Stored data:

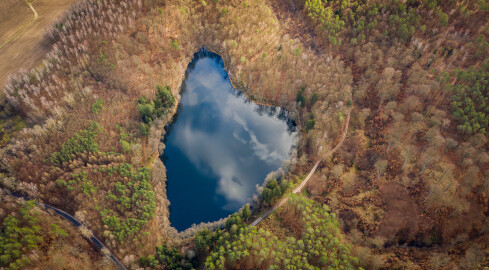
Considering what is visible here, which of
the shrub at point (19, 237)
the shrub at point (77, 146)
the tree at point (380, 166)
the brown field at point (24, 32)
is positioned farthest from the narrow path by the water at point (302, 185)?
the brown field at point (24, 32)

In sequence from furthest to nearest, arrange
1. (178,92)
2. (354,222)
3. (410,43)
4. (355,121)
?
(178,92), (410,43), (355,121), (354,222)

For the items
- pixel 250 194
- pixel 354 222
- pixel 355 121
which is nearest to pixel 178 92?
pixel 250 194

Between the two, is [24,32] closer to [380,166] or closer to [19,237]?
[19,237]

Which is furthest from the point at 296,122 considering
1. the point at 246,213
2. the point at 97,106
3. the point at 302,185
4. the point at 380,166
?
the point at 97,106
...
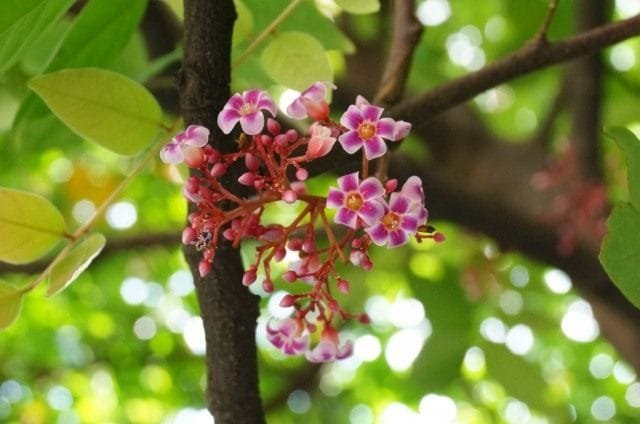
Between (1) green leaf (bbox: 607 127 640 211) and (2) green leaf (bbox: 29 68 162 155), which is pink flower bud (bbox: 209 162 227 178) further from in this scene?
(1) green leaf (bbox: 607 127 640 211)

What you should do: How many lines of the data above contain the string "bbox"? Give only the number.

Full answer: 2